§ Extrait du document:
Grosses délivréesRÉPUBLIQUE FRANÇAISE
aux parties le :AU NOM DU PEUPLE FRANÇAIS
COUR D'APPEL DE PARIS
Pôle 4 - Chambre 4
ARRÊT DU 25 AVRIL 2017
(n° , 7 pages)
Numéro d'inscription au répertoire général : 14/26125
Décision déférée à la Cour : Jugement du 21 Novembre 2014 -Tribunal d'Instance de SAINT-DENIS - RG n° 11-14-000495
APPELANTE
Madame [A] [Q]
née le [Date naissance 1] 1957 à ALGER (ALGÉRIE)
[Adresse 1]
[Adresse 2]
Représentée et assistée de Me Dominique PONTE, avocat au barreau de PARIS, toque : E1214
INTIMÉE
SA [Adresse 3], agissant poursuites et diligences de ses représentants légaux domiciliés es qualité audit siège
N° SIRET : 552 093 338 00382
[Adresse 4]
[Adresse 5]
Représentée par Me Bruno REGNIER de la SCP REGNIER - BEQUET - MOISAN, avocat au barreau de PARIS, toque : L0050
Assistée de Me Cécile OURS, avocat au barreau de PARIS, toque : NAN362
COMPOSITION DE LA COUR :
En application des dispositions des articles 786 et 907 du code de procédure civile, l'affaire a été débattue le 27 Février 2017, en audience publique, les avocats ne s'y étant pas opposés, devant Mme Sabine Leblanc, Conseillère faisant fonction de président, et Mme Sophie Grall, Conseillère, chargée du rapport.

§ Données fournies:
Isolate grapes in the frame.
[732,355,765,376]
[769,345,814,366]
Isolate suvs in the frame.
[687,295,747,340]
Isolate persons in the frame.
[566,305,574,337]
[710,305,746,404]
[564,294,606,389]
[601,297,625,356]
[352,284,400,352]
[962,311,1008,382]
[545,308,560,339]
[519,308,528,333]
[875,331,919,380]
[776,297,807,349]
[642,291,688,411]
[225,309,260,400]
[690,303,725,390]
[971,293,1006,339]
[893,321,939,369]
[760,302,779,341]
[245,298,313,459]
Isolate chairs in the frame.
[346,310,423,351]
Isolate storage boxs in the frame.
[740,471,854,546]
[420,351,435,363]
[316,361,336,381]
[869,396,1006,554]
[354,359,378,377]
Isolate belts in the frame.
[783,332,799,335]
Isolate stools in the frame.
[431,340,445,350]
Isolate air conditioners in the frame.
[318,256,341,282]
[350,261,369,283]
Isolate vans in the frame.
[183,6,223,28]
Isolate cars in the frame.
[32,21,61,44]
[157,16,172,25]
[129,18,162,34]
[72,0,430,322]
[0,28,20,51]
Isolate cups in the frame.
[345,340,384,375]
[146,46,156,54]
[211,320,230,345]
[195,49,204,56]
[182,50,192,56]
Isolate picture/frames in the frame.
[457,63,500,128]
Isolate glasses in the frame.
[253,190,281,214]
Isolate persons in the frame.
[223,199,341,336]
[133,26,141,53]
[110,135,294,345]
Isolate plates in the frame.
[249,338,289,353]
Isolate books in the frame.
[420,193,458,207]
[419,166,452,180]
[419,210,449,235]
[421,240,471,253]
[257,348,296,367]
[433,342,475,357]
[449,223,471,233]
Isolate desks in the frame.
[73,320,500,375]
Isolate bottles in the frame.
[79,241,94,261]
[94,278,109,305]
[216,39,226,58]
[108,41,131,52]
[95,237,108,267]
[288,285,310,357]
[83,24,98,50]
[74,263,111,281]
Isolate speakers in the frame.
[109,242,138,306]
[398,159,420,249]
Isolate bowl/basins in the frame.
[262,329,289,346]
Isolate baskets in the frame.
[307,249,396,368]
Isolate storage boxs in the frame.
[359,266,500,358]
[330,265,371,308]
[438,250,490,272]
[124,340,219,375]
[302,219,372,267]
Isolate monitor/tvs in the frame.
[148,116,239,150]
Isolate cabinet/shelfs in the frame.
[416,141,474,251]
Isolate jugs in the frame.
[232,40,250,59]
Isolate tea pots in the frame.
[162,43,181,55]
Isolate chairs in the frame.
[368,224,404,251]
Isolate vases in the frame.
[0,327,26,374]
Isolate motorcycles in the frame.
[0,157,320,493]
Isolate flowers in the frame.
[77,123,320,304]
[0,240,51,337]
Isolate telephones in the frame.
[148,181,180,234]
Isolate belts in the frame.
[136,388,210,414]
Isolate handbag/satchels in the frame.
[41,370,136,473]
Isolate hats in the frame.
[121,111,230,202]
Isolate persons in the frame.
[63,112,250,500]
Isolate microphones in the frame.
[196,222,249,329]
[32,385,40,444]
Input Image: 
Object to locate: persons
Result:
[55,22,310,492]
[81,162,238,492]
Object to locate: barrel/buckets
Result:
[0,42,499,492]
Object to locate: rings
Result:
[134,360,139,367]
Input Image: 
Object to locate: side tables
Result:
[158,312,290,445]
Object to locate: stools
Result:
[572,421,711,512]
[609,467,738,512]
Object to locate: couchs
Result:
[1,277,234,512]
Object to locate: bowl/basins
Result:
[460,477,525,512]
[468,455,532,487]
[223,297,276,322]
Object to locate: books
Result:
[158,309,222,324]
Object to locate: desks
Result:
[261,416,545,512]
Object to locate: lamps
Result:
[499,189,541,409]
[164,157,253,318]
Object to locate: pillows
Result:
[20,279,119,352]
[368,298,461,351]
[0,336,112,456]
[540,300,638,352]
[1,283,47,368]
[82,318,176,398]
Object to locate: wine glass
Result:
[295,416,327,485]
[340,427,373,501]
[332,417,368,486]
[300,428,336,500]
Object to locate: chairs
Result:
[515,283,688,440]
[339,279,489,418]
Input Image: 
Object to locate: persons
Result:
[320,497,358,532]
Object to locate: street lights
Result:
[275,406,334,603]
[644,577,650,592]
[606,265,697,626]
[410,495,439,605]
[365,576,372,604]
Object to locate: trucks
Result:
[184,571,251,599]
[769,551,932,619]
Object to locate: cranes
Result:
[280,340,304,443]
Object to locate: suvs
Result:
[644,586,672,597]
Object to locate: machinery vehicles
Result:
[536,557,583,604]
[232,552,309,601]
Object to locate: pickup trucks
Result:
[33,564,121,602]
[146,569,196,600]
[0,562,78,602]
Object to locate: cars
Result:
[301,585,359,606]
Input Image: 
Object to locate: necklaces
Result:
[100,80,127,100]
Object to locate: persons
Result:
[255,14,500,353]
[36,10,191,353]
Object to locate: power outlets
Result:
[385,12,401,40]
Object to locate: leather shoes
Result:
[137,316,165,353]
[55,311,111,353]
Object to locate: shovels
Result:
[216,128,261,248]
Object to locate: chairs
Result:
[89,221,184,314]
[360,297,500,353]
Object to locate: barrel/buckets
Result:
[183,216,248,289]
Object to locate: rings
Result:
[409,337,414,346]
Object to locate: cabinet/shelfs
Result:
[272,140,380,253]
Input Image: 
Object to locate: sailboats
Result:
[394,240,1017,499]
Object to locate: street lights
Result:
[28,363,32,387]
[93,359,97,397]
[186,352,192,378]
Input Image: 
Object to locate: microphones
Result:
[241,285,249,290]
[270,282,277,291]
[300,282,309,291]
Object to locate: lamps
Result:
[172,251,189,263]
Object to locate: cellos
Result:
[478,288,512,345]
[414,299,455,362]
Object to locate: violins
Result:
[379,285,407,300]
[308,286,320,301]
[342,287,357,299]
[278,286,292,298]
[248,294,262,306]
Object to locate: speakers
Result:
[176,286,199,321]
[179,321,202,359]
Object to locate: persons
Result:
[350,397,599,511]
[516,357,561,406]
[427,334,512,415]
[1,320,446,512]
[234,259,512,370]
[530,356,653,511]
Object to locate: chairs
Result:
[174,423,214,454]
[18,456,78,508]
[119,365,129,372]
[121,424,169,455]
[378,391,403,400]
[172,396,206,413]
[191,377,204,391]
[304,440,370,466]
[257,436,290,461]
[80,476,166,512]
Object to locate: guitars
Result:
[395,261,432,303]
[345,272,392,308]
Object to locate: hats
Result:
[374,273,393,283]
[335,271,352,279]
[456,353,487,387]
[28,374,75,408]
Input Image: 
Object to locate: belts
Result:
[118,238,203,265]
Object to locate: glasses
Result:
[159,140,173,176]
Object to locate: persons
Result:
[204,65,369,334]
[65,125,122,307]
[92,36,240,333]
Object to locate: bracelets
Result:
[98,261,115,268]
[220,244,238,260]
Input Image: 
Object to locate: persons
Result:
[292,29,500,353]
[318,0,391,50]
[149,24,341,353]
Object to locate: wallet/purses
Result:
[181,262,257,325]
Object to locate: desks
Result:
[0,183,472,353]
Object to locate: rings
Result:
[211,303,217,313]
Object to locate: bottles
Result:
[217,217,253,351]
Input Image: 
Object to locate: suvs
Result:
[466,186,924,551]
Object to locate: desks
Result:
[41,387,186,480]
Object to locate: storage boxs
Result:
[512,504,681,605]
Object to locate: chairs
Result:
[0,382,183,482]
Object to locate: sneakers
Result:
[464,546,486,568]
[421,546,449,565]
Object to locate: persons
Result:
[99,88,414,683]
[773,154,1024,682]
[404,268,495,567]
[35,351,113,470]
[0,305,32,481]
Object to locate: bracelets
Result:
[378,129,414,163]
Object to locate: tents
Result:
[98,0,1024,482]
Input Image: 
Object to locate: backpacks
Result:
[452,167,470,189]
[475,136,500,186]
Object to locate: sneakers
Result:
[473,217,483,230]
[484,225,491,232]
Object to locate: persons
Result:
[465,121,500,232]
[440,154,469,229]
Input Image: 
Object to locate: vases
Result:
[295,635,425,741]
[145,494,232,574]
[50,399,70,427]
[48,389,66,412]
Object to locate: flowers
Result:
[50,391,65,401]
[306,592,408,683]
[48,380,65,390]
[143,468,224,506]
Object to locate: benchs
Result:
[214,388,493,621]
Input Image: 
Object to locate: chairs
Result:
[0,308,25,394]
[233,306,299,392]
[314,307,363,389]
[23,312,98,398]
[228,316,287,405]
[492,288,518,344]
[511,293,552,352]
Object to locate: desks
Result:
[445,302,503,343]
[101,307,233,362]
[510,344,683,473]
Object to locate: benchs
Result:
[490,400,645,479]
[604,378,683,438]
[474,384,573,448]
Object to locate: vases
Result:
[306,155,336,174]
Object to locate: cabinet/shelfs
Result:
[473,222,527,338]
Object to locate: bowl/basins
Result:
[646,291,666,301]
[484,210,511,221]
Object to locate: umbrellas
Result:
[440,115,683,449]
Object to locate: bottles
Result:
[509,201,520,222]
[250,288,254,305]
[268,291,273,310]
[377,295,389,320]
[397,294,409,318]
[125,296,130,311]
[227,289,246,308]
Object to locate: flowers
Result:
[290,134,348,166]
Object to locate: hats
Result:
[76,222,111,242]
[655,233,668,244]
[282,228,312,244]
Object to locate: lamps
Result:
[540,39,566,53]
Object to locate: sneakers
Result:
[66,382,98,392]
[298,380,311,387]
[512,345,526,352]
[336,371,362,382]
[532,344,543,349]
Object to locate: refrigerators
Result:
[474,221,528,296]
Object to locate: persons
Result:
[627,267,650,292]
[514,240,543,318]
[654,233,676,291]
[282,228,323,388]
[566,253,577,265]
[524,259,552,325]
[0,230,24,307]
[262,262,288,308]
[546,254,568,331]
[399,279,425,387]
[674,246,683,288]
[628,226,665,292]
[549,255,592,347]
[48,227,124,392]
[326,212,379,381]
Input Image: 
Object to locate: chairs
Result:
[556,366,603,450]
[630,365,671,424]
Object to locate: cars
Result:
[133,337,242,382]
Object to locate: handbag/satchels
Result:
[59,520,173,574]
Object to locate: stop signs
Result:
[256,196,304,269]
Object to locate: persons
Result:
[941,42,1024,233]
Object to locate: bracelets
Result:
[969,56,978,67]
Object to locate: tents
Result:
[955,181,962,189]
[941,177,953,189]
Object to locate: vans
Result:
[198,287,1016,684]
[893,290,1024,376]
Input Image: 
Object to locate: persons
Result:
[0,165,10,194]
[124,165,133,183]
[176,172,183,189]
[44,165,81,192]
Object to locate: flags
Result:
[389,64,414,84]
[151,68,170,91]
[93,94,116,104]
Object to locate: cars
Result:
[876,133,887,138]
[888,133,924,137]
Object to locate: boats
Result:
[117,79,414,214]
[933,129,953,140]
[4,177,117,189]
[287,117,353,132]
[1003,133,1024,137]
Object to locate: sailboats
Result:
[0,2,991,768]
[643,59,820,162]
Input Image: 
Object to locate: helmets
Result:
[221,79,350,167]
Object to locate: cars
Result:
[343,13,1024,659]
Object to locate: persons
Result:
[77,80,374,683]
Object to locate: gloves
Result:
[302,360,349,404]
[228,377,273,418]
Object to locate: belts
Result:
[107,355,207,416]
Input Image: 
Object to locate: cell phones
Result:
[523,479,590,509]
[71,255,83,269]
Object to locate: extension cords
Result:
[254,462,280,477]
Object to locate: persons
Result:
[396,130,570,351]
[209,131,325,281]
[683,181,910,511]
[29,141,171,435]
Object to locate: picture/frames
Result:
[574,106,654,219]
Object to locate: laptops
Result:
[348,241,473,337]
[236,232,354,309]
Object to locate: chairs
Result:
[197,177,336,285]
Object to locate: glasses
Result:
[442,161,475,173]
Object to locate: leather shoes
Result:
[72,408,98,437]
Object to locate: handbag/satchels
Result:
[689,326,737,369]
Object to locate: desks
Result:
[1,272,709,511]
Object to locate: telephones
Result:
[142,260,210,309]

§ À faire: Réécrivez tout ce qui va de « Numéro d'inscription au » jusqu'à « à ALGER (ALGÉRIE) » dans l'arrêt en remplaçant « Tribunal d'Instance » par « Tribunal judiciaire ».

§ Réponse ci-dessous:
Numéro d'inscription au répertoire général : 14/26125
Décision déférée à la Cour : Jugement du 21 Novembre 2014 -Tribunal judiciaire de SAINT-DENIS - RG n° 11-14-000495
APPELANTE
Madame [A] [Q]
née le [Date naissance 1] 1957 à ALGER (ALGÉRIE)